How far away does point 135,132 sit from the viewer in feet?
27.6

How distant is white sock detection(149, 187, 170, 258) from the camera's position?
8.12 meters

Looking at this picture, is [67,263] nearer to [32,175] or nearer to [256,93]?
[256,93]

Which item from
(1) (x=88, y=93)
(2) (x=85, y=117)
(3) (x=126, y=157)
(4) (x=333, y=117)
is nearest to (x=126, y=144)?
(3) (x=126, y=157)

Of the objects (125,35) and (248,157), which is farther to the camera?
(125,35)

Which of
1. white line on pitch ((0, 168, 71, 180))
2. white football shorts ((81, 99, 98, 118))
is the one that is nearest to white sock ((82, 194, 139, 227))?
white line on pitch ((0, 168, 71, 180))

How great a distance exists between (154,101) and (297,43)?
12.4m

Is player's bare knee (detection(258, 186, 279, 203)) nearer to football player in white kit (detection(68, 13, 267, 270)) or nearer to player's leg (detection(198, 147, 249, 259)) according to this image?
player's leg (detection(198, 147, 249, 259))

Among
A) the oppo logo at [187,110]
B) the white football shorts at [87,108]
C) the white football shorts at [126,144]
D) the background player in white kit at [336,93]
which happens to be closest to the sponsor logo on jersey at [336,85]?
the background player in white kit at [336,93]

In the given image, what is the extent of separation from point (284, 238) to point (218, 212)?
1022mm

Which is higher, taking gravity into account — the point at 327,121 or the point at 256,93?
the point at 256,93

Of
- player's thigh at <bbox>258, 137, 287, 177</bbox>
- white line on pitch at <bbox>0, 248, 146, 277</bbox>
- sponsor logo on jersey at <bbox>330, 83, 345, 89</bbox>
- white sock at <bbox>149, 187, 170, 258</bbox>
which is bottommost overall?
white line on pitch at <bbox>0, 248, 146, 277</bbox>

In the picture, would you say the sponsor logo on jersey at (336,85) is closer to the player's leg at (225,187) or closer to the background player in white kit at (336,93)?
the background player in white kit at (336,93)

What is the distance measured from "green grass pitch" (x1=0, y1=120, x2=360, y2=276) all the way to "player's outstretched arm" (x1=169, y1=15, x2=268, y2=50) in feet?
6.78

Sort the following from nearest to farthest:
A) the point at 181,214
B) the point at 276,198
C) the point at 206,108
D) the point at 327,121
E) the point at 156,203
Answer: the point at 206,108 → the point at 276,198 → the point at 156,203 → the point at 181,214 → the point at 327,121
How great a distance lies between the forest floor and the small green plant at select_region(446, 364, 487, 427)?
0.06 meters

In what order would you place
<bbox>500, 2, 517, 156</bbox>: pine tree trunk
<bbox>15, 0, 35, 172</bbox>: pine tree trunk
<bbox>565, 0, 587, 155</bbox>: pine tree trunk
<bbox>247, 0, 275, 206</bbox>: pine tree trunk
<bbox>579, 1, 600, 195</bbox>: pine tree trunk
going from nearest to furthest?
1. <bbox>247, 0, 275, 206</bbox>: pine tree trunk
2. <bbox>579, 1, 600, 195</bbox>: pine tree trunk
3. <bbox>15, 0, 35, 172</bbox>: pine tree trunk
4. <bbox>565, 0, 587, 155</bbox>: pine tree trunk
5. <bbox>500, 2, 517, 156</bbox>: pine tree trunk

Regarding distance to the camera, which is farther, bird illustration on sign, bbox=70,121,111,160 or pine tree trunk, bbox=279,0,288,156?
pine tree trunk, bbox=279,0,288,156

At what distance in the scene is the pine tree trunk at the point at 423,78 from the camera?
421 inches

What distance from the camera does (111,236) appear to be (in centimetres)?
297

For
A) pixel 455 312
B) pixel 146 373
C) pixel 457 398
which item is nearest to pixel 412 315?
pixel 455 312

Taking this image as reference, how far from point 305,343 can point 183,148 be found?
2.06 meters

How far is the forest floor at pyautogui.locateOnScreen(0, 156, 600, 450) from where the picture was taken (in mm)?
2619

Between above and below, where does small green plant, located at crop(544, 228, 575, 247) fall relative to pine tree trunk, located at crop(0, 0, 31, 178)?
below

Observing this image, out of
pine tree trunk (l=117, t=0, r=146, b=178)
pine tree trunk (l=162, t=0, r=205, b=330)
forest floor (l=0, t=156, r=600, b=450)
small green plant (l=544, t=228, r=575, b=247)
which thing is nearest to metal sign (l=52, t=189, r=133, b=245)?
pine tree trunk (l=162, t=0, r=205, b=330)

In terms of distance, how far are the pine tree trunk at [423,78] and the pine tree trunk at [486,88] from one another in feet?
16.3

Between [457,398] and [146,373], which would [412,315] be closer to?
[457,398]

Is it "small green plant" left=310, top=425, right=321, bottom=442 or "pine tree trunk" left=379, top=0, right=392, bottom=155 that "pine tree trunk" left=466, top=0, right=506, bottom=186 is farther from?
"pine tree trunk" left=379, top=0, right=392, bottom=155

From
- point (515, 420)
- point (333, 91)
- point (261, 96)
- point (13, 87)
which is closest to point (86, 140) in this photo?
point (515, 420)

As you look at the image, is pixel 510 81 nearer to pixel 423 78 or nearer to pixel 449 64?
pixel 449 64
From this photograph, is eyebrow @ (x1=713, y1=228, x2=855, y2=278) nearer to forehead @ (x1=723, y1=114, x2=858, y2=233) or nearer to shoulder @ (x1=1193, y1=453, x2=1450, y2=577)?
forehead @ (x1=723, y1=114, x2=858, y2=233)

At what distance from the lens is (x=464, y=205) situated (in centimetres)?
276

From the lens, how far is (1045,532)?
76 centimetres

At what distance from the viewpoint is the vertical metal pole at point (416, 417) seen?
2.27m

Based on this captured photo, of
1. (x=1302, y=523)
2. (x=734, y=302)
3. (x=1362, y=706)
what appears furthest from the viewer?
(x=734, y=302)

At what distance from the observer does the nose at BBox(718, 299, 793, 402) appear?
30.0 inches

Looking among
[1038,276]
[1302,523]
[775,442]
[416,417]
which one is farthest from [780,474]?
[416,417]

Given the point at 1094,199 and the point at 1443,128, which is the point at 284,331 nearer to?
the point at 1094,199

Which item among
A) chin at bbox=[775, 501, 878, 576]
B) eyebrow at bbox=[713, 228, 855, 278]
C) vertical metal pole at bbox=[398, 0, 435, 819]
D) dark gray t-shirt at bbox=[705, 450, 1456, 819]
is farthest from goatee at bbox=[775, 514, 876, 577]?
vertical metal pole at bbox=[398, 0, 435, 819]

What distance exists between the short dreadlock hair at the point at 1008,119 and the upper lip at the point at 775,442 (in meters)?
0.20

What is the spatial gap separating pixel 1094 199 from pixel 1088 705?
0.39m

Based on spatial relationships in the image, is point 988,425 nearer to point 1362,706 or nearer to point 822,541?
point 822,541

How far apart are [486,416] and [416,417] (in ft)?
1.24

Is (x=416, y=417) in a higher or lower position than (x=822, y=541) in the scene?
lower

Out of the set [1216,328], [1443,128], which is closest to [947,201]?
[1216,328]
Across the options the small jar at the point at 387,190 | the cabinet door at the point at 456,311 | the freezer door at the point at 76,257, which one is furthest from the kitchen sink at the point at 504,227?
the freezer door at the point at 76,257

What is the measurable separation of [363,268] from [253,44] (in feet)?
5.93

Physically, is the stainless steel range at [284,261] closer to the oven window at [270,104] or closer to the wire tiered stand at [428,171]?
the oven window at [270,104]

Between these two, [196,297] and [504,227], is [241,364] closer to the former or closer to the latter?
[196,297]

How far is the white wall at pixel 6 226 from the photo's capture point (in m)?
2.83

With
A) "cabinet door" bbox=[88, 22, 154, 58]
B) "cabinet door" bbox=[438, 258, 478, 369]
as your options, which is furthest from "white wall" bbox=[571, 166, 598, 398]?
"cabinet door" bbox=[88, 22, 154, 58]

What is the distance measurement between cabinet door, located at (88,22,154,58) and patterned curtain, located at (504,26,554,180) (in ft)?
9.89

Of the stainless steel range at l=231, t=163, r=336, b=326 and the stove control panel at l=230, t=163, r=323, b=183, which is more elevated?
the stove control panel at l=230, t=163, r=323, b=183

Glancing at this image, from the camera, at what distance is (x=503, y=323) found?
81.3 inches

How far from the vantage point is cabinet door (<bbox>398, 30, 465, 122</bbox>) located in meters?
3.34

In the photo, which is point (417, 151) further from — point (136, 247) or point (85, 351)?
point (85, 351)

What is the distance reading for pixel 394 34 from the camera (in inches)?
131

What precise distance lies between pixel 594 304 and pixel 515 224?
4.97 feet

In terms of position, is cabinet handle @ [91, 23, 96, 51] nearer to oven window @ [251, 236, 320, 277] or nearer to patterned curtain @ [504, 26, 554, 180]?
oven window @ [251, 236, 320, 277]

[EXERCISE PROMPT]
Please copy out the stretch from the line that contains "Physically, is the" through the end of the items above, with no changes.

[EXERCISE ANSWER]
Physically, is the stainless steel range at [284,261] closer to the oven window at [270,104] or closer to the wire tiered stand at [428,171]?
the oven window at [270,104]

Between these two, [196,297] and [504,227], is [241,364] closer to the former or closer to the latter?
[196,297]

How far is the white wall at pixel 6 226 from the photo's capture point (in m)?
2.83

With
A) "cabinet door" bbox=[88, 22, 154, 58]
B) "cabinet door" bbox=[438, 258, 478, 369]
as your options, which is furthest from "white wall" bbox=[571, 166, 598, 398]?
"cabinet door" bbox=[88, 22, 154, 58]

What is the distance measurement between cabinet door, located at (88,22,154,58) and patterned curtain, located at (504,26,554,180) (in ft)?
9.89

Of the stainless steel range at l=231, t=163, r=336, b=326 and the stove control panel at l=230, t=163, r=323, b=183, which is more elevated?
the stove control panel at l=230, t=163, r=323, b=183

Glancing at this image, from the camera, at what distance is (x=503, y=323) found?
81.3 inches

How far from the vantage point is cabinet door (<bbox>398, 30, 465, 122</bbox>) located in meters?
3.34

In the photo, which is point (417, 151) further from — point (136, 247) or point (85, 351)?
point (85, 351)

What is the distance reading for pixel 394 34 from the camera (in inches)?
131

What precise distance lies between pixel 594 304 and pixel 515 224?
4.97 feet

In terms of position, is cabinet handle @ [91, 23, 96, 51] nearer to oven window @ [251, 236, 320, 277] or nearer to patterned curtain @ [504, 26, 554, 180]?
oven window @ [251, 236, 320, 277]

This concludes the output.